__What is expected__:
Report every line below that carries the word "encodeURIComponent".

Excerpts from a dataset
- - - - -

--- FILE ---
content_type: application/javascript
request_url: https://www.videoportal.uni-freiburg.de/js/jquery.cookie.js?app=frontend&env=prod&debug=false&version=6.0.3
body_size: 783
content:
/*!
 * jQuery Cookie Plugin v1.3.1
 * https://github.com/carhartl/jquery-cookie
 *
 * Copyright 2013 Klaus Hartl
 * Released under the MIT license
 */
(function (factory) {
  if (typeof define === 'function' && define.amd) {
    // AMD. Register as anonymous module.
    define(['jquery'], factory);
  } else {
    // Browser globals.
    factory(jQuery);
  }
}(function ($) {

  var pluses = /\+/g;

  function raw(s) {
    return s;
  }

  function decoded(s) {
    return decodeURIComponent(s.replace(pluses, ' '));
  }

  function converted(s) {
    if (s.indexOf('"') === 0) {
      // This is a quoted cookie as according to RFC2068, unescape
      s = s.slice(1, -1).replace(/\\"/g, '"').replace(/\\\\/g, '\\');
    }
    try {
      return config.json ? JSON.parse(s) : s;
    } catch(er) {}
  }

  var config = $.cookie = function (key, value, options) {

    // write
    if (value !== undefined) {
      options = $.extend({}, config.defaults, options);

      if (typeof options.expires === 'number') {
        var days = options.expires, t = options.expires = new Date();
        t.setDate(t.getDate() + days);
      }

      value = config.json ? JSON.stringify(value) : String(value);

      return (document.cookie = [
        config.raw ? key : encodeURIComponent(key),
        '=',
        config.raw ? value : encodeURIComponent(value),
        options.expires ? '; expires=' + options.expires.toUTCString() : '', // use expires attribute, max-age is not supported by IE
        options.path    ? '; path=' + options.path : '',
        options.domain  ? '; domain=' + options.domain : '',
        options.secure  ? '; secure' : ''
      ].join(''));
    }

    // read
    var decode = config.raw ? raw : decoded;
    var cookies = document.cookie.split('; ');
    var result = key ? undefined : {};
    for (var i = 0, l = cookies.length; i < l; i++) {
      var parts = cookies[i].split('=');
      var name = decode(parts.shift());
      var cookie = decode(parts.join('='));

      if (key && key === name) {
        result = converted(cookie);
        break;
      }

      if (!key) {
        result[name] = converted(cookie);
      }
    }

- - - - -

__Written response__:
        config.raw ? key : encodeURIComponent(key),
        config.raw ? value : encodeURIComponent(value),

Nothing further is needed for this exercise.